Global fund pegs future grants to clear country TB interventions
Source: Africa Science News Service
Written by Henry Neondo
Wednesday, 12 November 2008
All applicants for Global Fund grants should now include robust tuberculosis interventions in their HIV/AIDS proposals and HIV/AIDS interventions in their tuberculosis proposals, the Board of the Global Fund to fight AIDS, Tuberculosis and Malaria, as an outcome of its Eighteenth Board Meeting, agreed last Saturday.
According to a Press statement from The Board, with respect to continued funding for tuberculosis or HIV grants, Country Coordinating Mechanisms (CCMs) must explain their plans for scale up to universal TB-HIV collaborative services and explicitly articulate what TB-HIV activities, funding, and indicators will be included in each proposal.
The decision, said the Board, aims at massive scale-up of the actions needed to fully implement the Stop TB Strategy and the Global Plan to Stop TB.
At a time when we are facing ever greater threats that recent progress on TB could be reversed, the Global Fund Board has made a strong and compelling statement about the need for prompt and dedicated action,” said Dr Marcos Espinal, Executive Secretary of the Stop TB Partnership.

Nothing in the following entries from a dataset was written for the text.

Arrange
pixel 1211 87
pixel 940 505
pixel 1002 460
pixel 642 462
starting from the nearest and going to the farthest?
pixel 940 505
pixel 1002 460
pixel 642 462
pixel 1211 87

Noting the upcoming Ministerial meeting on multi-drug resistant TB (MDR-TB) in Beijing, the Board urged bold proposals be submitted to support MDR-TB and extensively drug-resistant TB (XDR-TB) plans and that countries make use of budget and planning flexibilities to ensure programs utilize emerging technologies.
According to the Board, a successful response must include a major scale up of drug susceptibility testing for all people suspected of having drug-resistant tuberculosis and effective treatment of these cases.
The Board urges applicants to massively scale up laboratory capacity and community-based management of MDR-TB and XDR-TB cases.Applicants should demonstrate that they have sufficient capacity in these areas or show their plans for building it. The Board urged countries to analyze their individual gaps and submit ambitious proposals aimed at achieving major and rapid expansion of case detection with high cure rates, universal coverage of TB-HIV collaborative services.
It further called for scale-up of laboratory and care capacities to expand DOTS; and at addressing MDR- and XDR-TB and strengthening monitoring and evaluation and surveillance systems.
The Board also urges CCMs and Principal Recipients to take advantage of the flexibility offered in Global Fund financing and, if appropriate, to consider revising budgets for existing and new grants and for Phase 2 requests.
Global Plan to Stop TB estimates that US$ 5.3 billion will be required in 2009, but only US$2.7 billion are available.